◆ VORLIEGENDER TEXT
Wenn dir das alles irgendwie bekannt vorkommt oder du jemanden kennst, auf den das zutrifft, dann habe ich eine wichtige Nachricht für dich: Niemand entscheidet sich bewusst dafür, emotionale Flashbacks zu haben. Auch wenn die Stimmen in deinem Kopf das eventuell anders sehen und du dich möglicherweise schuldig fühlst oder dich dafür schämst, dass du hin und wieder in die emotionale Waschmaschine geworfen wirst und „aus einer Mücke einen Elefanten machst“, kannst du da nichts für. Erstellt wurden die Programme deiner emotionalen Waschmaschine wurden auf Grundlage deiner Erziehung, den Schwierigkeiten, mit denen du im Leben zu kämpfen hattest, und den Ressourcen, die dir für den Umgang mit all dem zur Verfügung standen. Und sobald eines dieser Programme läuft, dann läuft es. Die einzige Möglichkeit, es zu stoppen, besteht dann darin, Bewältigungsmechanismen wie Dissoziation, Sucht oder Verleugnung zu aktivieren, die, auch wenn sie uns vorübergehend Erleichterung verschaffen und in manchen Umgebungen und Situationen fürs Überleben notwendig sind, leider nicht zur Heilung der Traumata beitragen und sogar noch mehr Schaden anrichten und eine andere Art von Schmerz in unser Leben bringen können.

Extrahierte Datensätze

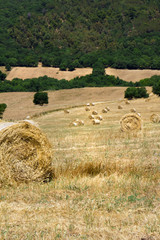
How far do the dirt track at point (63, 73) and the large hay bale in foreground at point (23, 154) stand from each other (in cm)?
12196

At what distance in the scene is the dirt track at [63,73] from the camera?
5226 inches

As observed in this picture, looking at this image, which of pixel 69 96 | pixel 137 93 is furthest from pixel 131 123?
pixel 69 96

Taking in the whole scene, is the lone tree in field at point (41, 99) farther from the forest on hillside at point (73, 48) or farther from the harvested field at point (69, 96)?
the forest on hillside at point (73, 48)

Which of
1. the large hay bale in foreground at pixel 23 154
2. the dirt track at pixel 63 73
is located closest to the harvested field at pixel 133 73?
the dirt track at pixel 63 73

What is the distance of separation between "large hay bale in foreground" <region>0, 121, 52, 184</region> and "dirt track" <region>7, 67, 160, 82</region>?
121959 mm

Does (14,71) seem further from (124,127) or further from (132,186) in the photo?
(132,186)

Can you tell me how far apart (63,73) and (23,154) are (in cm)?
13983

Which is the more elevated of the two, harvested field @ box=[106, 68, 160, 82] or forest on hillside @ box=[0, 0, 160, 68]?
forest on hillside @ box=[0, 0, 160, 68]

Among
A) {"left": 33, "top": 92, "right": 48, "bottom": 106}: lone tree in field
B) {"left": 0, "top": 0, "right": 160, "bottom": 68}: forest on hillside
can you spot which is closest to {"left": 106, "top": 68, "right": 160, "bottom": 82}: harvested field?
{"left": 0, "top": 0, "right": 160, "bottom": 68}: forest on hillside

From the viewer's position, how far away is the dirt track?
13275 cm

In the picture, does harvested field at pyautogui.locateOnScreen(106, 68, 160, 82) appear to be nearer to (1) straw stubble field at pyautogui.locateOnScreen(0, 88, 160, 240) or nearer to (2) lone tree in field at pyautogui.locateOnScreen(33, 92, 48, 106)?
(2) lone tree in field at pyautogui.locateOnScreen(33, 92, 48, 106)

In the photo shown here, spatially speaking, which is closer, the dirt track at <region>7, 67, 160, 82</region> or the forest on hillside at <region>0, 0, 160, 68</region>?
the dirt track at <region>7, 67, 160, 82</region>

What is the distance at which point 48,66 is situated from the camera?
160 m

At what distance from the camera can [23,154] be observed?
9000mm
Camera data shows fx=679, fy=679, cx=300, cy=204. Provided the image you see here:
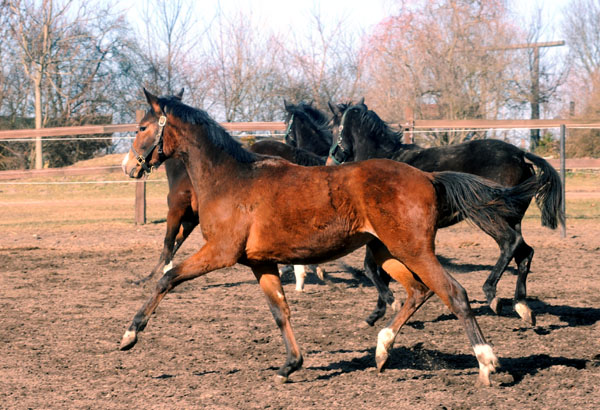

◆ ZIEL DER ÜBUNG
Kannst du den Text über emotionale Flashbacks vollständig und wortgetreu wiedergeben?

◆ LÖSUNG DER AUFGABE
Wenn dir das alles irgendwie bekannt vorkommt oder du jemanden kennst, auf den das zutrifft, dann habe ich eine wichtige Nachricht für dich: Niemand entscheidet sich bewusst dafür, emotionale Flashbacks zu haben. Auch wenn die Stimmen in deinem Kopf das eventuell anders sehen und du dich möglicherweise schuldig fühlst oder dich dafür schämst, dass du hin und wieder in die emotionale Waschmaschine geworfen wirst und „aus einer Mücke einen Elefanten machst“, kannst du da nichts für. Erstellt wurden die Programme deiner emotionalen Waschmaschine wurden auf Grundlage deiner Erziehung, den Schwierigkeiten, mit denen du im Leben zu kämpfen hattest, und den Ressourcen, die dir für den Umgang mit all dem zur Verfügung standen. Und sobald eines dieser Programme läuft, dann läuft es. Die einzige Möglichkeit, es zu stoppen, besteht dann darin, Bewältigungsmechanismen wie Dissoziation, Sucht oder Verleugnung zu aktivieren, die, auch wenn sie uns vorübergehend Erleichterung verschaffen und in manchen Umgebungen und Situationen fürs Überleben notwendig sind, leider nicht zur Heilung der Traumata beitragen und sogar noch mehr Schaden anrichten und eine andere Art von Schmerz in unser Leben bringen können.